'What's it say?' said Glodstone, almost killing a pedestrian on a zebra crossing in his anxiety to get away.
'Nothing much. Just that the French government have assured the State Department that the killers of Professor Botwyk will be caught and brought to justice. The Russians appear to be taking a dim view too. Apparently your boyfriend shot their delegate as well, which must confuse the issue more than somewhat.'
'Oh my God,' said Glodstone and turned down a side street and stopped. 'What on earth possessed you to write those bloody letters?'
'Keep moving. I'll tell you when to stop.'
'Yes, but...'
'No buts. You do what I say or I'm cutting loose and calling the first cop I spot and you and Master C-B will be facing an extradition order inside a week. Turn right here. There's a parking lot round the corner.'
Glodstone pulled in and switched off and looked at her haggardly.
'Firstly I didn't write those letters,' said the Countess, 'and I want to see them. Where did you stash them?'
'Stash them? I didn't. You told me to burn them and that's what I did.'
The Countess breathed a sigh of relief. But she wasn't showing it. 'So you've no proof they ever existed?'
Glodstone shook his head. He was almost too tired and frightened to speak.
'Well, get this straight. You can think what you like but if you seriously imagine I needed rescuing you've got to be insane. Right now, you're the one in need of a rescue operation and with what you've got between the ears that's not going to be easy. Every cop in Europe is going to be hot on your trail before the day is out.'
Glodstone dragged his mind out of its stupor. 'But no one knows we were at the Chateau and...'
'Whoever wrote those letters does, doesn't he just. You've been set up, and a little anonymous call to the police is all it's going to take to have you in the net. You haven't a plastic bag's hope in hell of getting away. One glass eye, this old banger and a youth with an IQ of fifty. You were made for identification and if you ask me that's why you were chosen.'
Glodstone gazed at a bowling green and saw only policemen, court rooms, lawyers and judges and the rest of his life in a French prison. 'What do you suggest we do?' he asked.

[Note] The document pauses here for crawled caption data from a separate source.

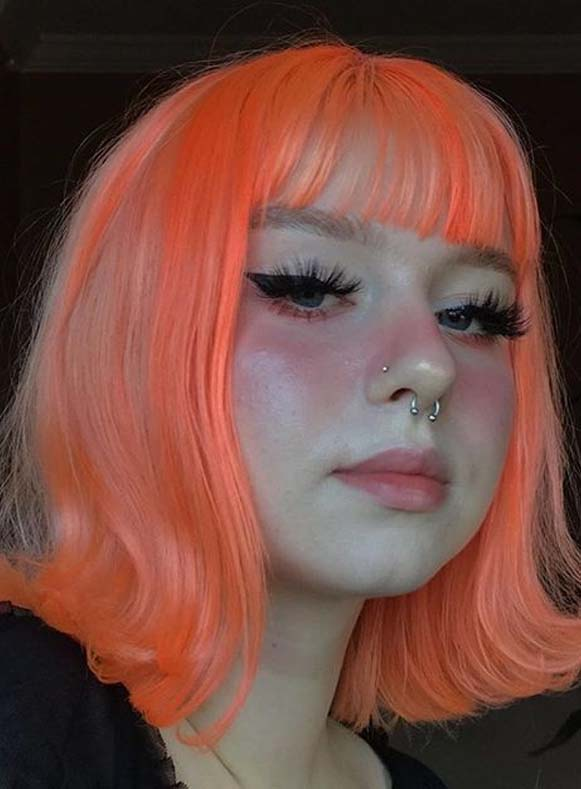 Awesome Pink Medium Haircuts with Bangs and Flipped Ends in 2020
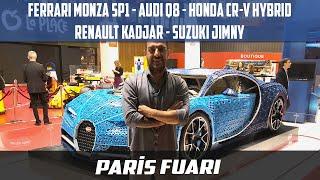Ferrari Monza SP1 | Audi Q8 | Honda CRV | Renault Kadjar | Suzuki Jimmy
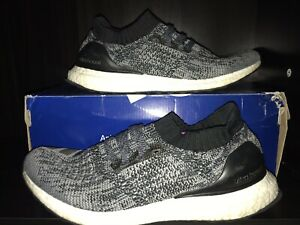 2a09860c2e1 Image is loading Adidas-Ultra-Boost-Uncaged-Grey-Gray-US-9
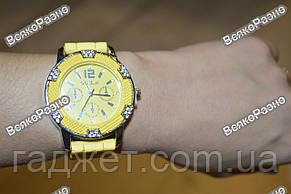Часы Geneva Michael Kors Crystal желтые. Женские часы., фото 3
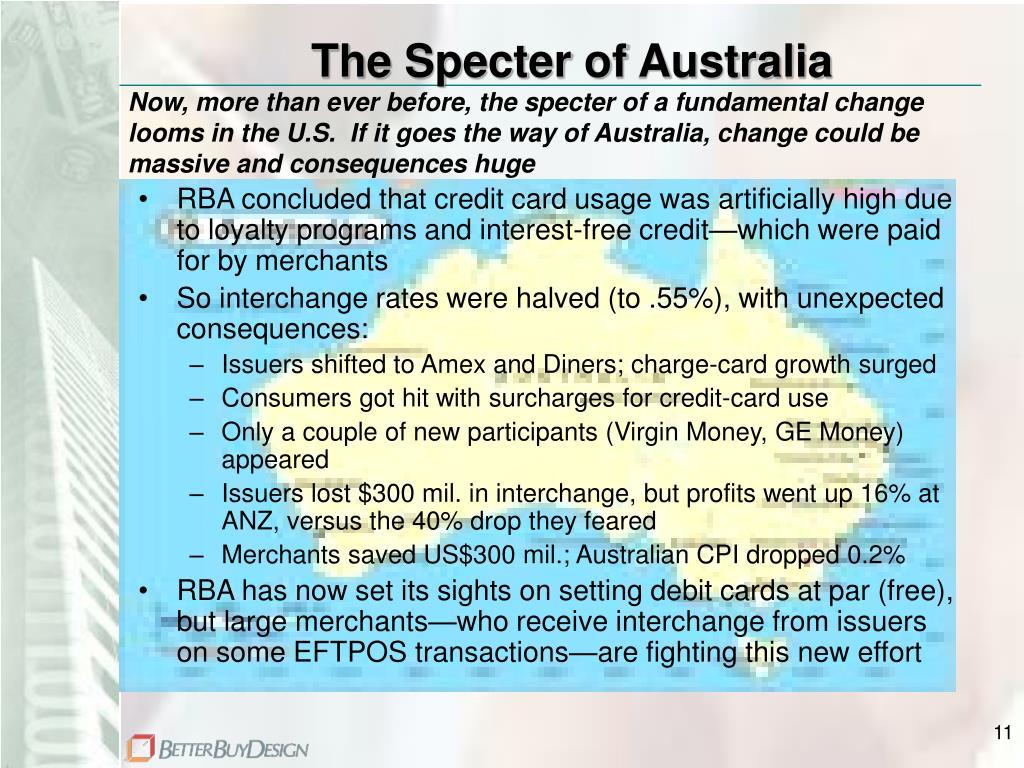 The Specter of Australia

'You do. Count me out. I don't mind thinking for you but that's as far as it goes. First off, I'd say your best bet is to do a Lord Lucan but I don't suppose you've got the money or the friends. And anyway that still leaves that juvenile mobster on the loose. What's his background?' Glodstone told her.
'Then one eminent solicitor is in for a very nasty shock,' said the Countess when he'd finished, 'though from what I've seen of his offspring I'd say he'd been cuckolded or his wife had a craving for lumps of lead when she was pregnant. Doesn't make your situation any cosier. Mr Clyde-Browne's going to have his son plead insanity and hurl the book at you.'
'What on earth can I do then?' whimpered Glodstone.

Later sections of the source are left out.